Nas being back is excellent for hip-hop, his style and craft is something that the genre desperately needs in these times of Soundcloud and chart hits. Being a voice is Nas’ field of expertise, but that can often be his downfall. On NASIR, we are given the good and not so good of the Queensbridge rapper, but above all it’s just fantastic to hear him rhyme again.
Nas needs no introduction at this point in his career, he has been there and done it all in the rap industry and is a true icon of the genre. Ever since his timeless classic of a debut Illmatic was released in 1994 at the age of just 20, Nasir bin Olu Dara Jones has been a staple name to hip-hop fans and despite never hitting the heights of his phenomenal debut, has always shown signs of genius in his long and established career.
Now on his 11th album, Nas is certainly a veteran of the game and is in need of a huge album to cement his legacy, his discography has been inconsistent but his talents are unrivalled, so could NASIR be the confirmation of his greatness? Well, with Kanye West at the forefront of the production, he certainly has the foundations to do so. The question now was whether this album would show the promise that his Nas Album Done feature showed on DJ Khaled’s Major Key album teased, or whether it would be more of the same for an artist who has desperately tried to reach the heights of ’94 once again.
In the social media build-up to this album, Kanye tweeted an Urban Dictionary link to the definition of the Seven Deadly Sins and it has since been theorised that each song on this album signifies its own deadly sin. Not For Radio is Pride, Cops Shot The Kid is Wrath, White Label is Gluttony, Bonjour is Lust, everything is Greed, Adam and Eve is Sloth and Simple Things is Envy. This is a truly intriguing concept and one which I believe works and adds up well to the ebb and flow of the album.
Considering this is his first album in six years, Nas hasn’t missed a touch; he sounds refreshed, revitalised and full of life on the microphone as he takes the role of lyrical prophecy with effectiveness and passion. The messages he conveys cannot be understated, particularly on a song like Cops Shot The Kid where Nas and featured vocalist Kanye West trade verses about police brutality and deliver some hard-hitting lines such as “how in the hell parents gon’ bury their own kids not the other way around? Reminds me of Emmet Till, let’s remind ’em why Kap kneels” of course referring to the Take A Knee campaign from NFL Quarterback Colin Kaepernick.

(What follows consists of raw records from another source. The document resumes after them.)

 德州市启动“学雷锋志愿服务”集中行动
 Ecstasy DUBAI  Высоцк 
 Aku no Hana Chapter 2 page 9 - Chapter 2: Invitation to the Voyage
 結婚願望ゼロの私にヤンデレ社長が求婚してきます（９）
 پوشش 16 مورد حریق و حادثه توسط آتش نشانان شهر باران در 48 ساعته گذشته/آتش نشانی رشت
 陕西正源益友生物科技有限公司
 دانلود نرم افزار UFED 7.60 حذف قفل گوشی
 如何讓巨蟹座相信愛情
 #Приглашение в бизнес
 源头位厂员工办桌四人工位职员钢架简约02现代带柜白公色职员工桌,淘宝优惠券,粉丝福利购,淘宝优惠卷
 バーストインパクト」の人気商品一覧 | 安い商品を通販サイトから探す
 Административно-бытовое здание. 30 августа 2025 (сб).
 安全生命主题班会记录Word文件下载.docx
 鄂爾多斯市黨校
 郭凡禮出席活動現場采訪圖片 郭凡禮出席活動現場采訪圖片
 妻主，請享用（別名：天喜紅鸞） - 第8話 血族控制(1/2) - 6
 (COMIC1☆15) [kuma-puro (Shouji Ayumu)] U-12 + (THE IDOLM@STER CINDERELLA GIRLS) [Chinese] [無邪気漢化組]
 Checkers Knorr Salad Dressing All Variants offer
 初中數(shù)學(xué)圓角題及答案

There are occasional blips in concentration when it comes to Nas’ lyrical and vocal deliveries, he often sounds fairly safe and similar in terms of pitch and tone and will leave any complex vocal ranges to his supporting acts, the likes of The-Dream and Kanye for example. Now this isn’t a major issue but can become fairly frustrating when listening. The failure to address his troubled past of allegations of abuse against ex-wife Kelis is something worth flagging up as well, questioning his true compassion, but that seems to be something he wants to leave behind him and the additional issues he does hone in on with this album seem to be much more universal than personal.
In terms of production it is everything we have come to expect from this mega run that Kanye has been on over the past month or so, seven tracks of all killer no filler. Adam and Eve sounds like it came fresh from the mid 90s and gave a real nostalgic feel when Nas started to flow over it, while Not For Radio has some wonderful choppy horns and hi-hats to make a largely unique rap beat. It is just Kanye giving himself free roam while also bleeding into what he believes would sound best behind Nas vocals, and on that front his boldness knocks it out the park.
All in all, this album has glittering highs of real cultural and musical importance, demonstrating to us just how incredible an artist Nas is and why he is truly one of the all time greats. The disappointing parts of this album come from the fact that in the 26 minutes he was given, Nas tries to cram too much into it and in the end it can grow a bit lacklustre from trying a bit too hard. It is far from perfect and refined, much like Nas’ previous album efforts but very much unlike the driven home style we usually expect from Kanye’s production.
There is far more good than there is bad on this album for the simple fact that it is Nas rapping over these beats, that seems to often save the project from dwindling, but I would consider this an improvement on many of Nas’ past albums, but not reaching his best work; despite all of our biggest hopes and expectations. I am far from disappointed by this album because it is a very strong piece of work, but I cannot help but feel that this could have been groundbreaking and sadly it just wasn’t.